Last week, the information technology industry achieved a rare honour in being bestowed a Royal Charter in an official ceremony at St Paul's Cathedral.
The industry in this guise is represented by a guild, the Worshipful Company of Information Technologists (WCIT), a sort of old boys club set up to help old farts think they're doing something useful by engaging in charitable works.
Guilds were first formed in England before the Normans came and duffed up Harold near Hastings. They used to help their members achieve a living wage. Now they just get dressed up in fancy pants and don't sully their hands with such matters. The first guild to be awarded a Royal Charter was Worshipful Company of Weavers in 1155.

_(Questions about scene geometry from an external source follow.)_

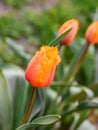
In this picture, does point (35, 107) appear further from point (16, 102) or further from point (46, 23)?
point (46, 23)

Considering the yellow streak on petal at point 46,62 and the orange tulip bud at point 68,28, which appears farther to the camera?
the orange tulip bud at point 68,28

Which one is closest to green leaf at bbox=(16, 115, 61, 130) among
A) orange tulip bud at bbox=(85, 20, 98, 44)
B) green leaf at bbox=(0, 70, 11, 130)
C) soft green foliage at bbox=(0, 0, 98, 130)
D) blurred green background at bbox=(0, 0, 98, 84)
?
soft green foliage at bbox=(0, 0, 98, 130)

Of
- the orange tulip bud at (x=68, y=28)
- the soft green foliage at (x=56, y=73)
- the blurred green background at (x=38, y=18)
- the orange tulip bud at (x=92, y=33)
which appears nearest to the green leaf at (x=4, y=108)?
the soft green foliage at (x=56, y=73)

Honorary members of the WCIT include father of Windows, Bill Gates, father of the world-wide web Sir Tim Berners-Lee, and father of the Internet Vint Cerf. Mothers are less well represented among its 720 members.

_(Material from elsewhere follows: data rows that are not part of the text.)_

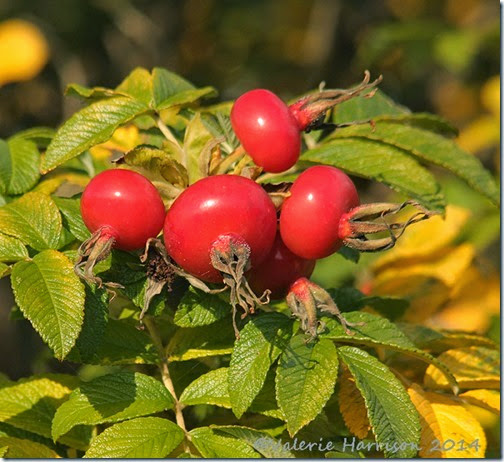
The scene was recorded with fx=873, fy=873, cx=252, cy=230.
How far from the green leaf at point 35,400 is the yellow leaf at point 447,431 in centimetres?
57

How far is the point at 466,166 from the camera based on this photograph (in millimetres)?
1553

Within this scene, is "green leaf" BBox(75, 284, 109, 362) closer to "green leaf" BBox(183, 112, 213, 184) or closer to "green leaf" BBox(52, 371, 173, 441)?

According to the outfit, membership is open to IT practitioners and those working in other areas – such as finance, accountancy, law, health, personnel, marketing and PR – where there has been a strong IT connection. To become a member, you will need to demonstrate a track record of achievement related to the IT sector.

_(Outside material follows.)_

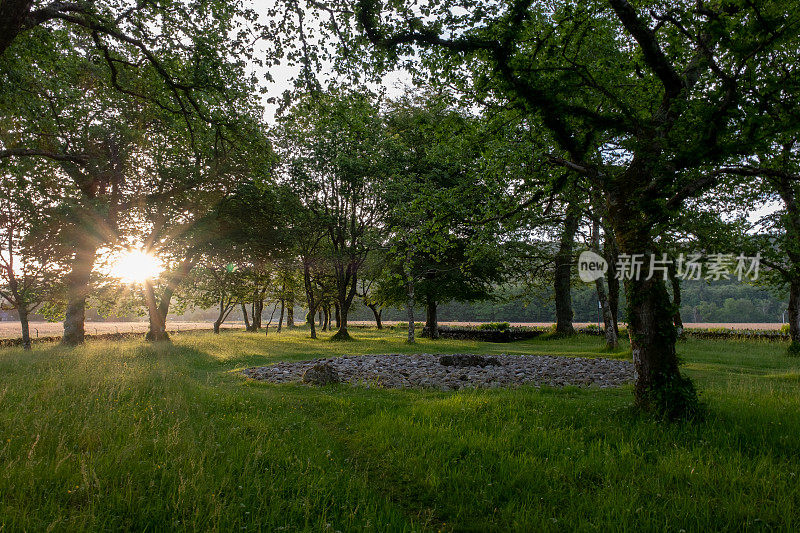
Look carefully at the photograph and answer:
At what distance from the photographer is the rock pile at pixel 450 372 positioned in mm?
12414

The Royal Charter was awarded at St Paul's Cathedral in a ceremony full of pageantry, the BBC reports.
WCIT's Master, Charles Hughes said, "Livery companies are a great way of channelling good works. They have been doing this kind of activity for about a thousand years and it's very nice to adopt principles that have been in operation for such a long time. They ensure that whatever we fund has longevity."